Стою на площади Скорби возле отвоеванного у бетона зеленого островка, вспоминаю услышанное от очевидцев: как выбирал мой командарм место последнего пристанища. И как, спустившись с кургана, вышел из машины и долго смотрел на усеянную смертоносным металлом вершину, на памятник. И что сказал при этом.

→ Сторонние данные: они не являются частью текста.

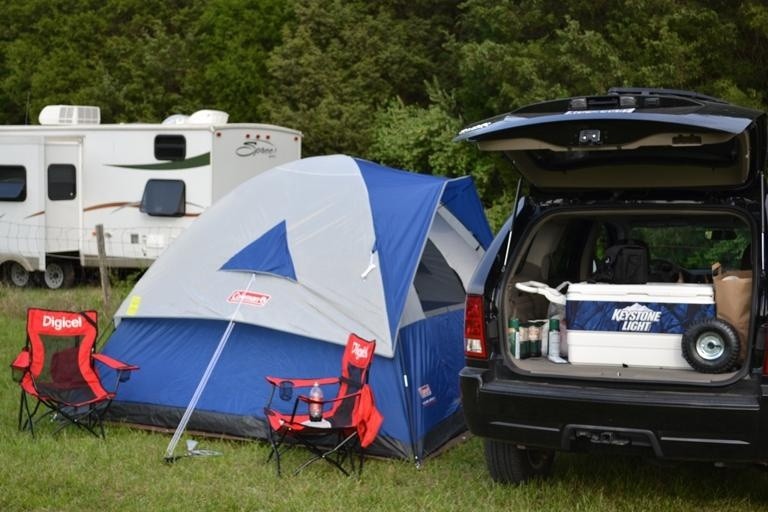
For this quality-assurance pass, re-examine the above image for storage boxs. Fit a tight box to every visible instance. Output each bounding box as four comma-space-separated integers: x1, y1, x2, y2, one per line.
566, 283, 715, 370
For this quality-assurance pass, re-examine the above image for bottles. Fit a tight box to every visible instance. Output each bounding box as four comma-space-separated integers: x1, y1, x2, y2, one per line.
308, 382, 324, 422
509, 318, 520, 360
520, 318, 545, 359
547, 319, 561, 358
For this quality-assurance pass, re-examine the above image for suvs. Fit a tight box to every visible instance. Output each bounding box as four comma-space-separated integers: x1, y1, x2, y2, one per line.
451, 86, 767, 485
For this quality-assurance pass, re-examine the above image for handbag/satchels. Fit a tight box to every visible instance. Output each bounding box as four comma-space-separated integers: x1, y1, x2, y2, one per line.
712, 263, 752, 364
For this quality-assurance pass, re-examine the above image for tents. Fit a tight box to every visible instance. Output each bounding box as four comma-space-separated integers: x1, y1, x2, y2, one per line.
47, 152, 499, 473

Иду от сказанного им, пытаюсь выстроить ход его мыслей в те минуты. О какой высоте могло думаться старому солдату? Верно, о той же, о какой думаем все мы: чем дальше отодвигается май 45-го, тем с большей глубиной осознается значение и величие Победы, тем выше Обелиск, увековечивший имена павших, увенчавший подвиг живых.

Подвиг на переднем крае.

Подвиг в тылу.

Стою на площади Скорби, непроизвольно оттягиваю минуту прощания. Стою — руки по швам, подобравшись, как и положено взводному перед командармом. Оглядываю мысленно путь, пройденный этим человеком: от красноармейской гимнастерки — до маршальского кителя. До всенародного признания. До всенародной признательности.

Живой зеленый островок, теплый срез гранита, оплаканное золото короткой — короче не бывает! — надписи:

Василий Иванович

Чуйков

1900, 12 февраля

1982, 14 марта

Бессрочный мандат на бессмертие.

«Я — ВИЧ, отзовитесь!..»

Не решаюсь позволить себе ступить на траву — приблизиться к надгробию, кладу принесенные цветы, куда дотягивается рука.

Букетик ромашек вперемешку с метелками ковыля.